Sex, food and real estate inspire 14 hot-blooded new takes on crime in the magical city of Venice.
Of the three, real estate is the most divisive. Most Venetians can no longer afford to live in their own city. Like the heroine of Barbara Baraldi’s “Commissario Clelia Vinci,” they flock to mainland towns like Mestre, where they struggle with the mundane: How to balance work and family? How to share custody with a faithless ex? They contend with dampness and bad plumbing, like the old woman in Michelle Lovric’s “Pantegana.” Or they live in tiny houses near the old ghetto, filled with the odor of other people’s cooking, like the heroine of Francesca Mazzucato’s “Little Sister,” who finds it harder and harder to leave her cramped home. It’s the tourists who enjoy the beauty of the canals and the palazzos. In “Venice Aphrodisiac,” Peter James shows how one illicit rendezvous can become a lifelong obsession with the city.
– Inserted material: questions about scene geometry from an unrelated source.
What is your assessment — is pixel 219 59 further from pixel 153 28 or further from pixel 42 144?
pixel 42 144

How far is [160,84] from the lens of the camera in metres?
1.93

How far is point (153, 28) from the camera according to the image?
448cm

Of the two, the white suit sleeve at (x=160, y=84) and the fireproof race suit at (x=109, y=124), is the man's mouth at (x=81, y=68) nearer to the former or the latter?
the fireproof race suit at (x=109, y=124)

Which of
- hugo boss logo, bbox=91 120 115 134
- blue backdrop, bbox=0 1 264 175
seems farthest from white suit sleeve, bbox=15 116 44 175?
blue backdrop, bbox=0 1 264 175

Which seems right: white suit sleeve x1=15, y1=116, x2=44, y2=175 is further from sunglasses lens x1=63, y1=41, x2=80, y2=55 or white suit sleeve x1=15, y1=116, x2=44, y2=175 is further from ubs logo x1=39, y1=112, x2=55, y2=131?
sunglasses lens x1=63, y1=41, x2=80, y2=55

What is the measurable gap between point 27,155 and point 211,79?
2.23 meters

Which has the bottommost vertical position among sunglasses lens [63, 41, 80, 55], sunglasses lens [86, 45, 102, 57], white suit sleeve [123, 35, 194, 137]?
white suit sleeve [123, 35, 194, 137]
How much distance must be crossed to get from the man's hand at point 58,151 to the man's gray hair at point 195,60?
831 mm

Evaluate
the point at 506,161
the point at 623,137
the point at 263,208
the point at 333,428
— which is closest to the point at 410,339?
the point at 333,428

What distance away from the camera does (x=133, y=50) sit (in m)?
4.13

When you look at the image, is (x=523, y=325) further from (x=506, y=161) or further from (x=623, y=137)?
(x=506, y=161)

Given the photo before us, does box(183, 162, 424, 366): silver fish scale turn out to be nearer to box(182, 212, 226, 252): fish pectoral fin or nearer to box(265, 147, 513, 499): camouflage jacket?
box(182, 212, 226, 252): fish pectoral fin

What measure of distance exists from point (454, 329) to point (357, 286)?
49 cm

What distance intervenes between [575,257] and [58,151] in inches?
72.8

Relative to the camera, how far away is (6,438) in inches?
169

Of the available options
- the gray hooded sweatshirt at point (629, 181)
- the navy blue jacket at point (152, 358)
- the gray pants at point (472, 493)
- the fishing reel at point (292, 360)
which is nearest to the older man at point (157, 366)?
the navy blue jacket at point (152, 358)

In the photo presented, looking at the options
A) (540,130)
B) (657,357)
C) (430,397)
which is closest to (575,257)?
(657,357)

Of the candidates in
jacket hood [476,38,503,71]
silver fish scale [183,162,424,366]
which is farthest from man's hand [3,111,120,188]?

Sexual energy spirals out of control in Isabella Santacroce’s “Desdemona Undicesima.” And a tourist finds Venice the endpoint of his romantic dreams in editor Jakubowski’s “Lido Winter.” Venetians have their own take on the visitors who flock to their city, like Signora Adele, who finds her own special solution in Maria Tronca’s “Tourists for Supper.” But Adele isn’t the only Venetian with a hearty appetite, as a policeman learns in Michael Gregorio’s “Laguna Blues.”
Rather than crimes of passion, this collection focuses on the passion of crime, painting its noir in robust tones rather than gritty gray.